<<<<

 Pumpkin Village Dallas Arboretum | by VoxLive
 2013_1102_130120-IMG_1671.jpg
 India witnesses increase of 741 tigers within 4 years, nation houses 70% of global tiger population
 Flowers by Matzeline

>>>>

Print nothing but the lines from the one that contains "2013_1102_130120-IMG_1671.jpg" to the final line of the data, both included, exactly as they read.

_WRITTEN REPLY_:
 2013_1102_130120-IMG_1671.jpg
 India witnesses increase of 741 tigers within 4 years, nation houses 70% of global tiger population
 Flowers by Matzeline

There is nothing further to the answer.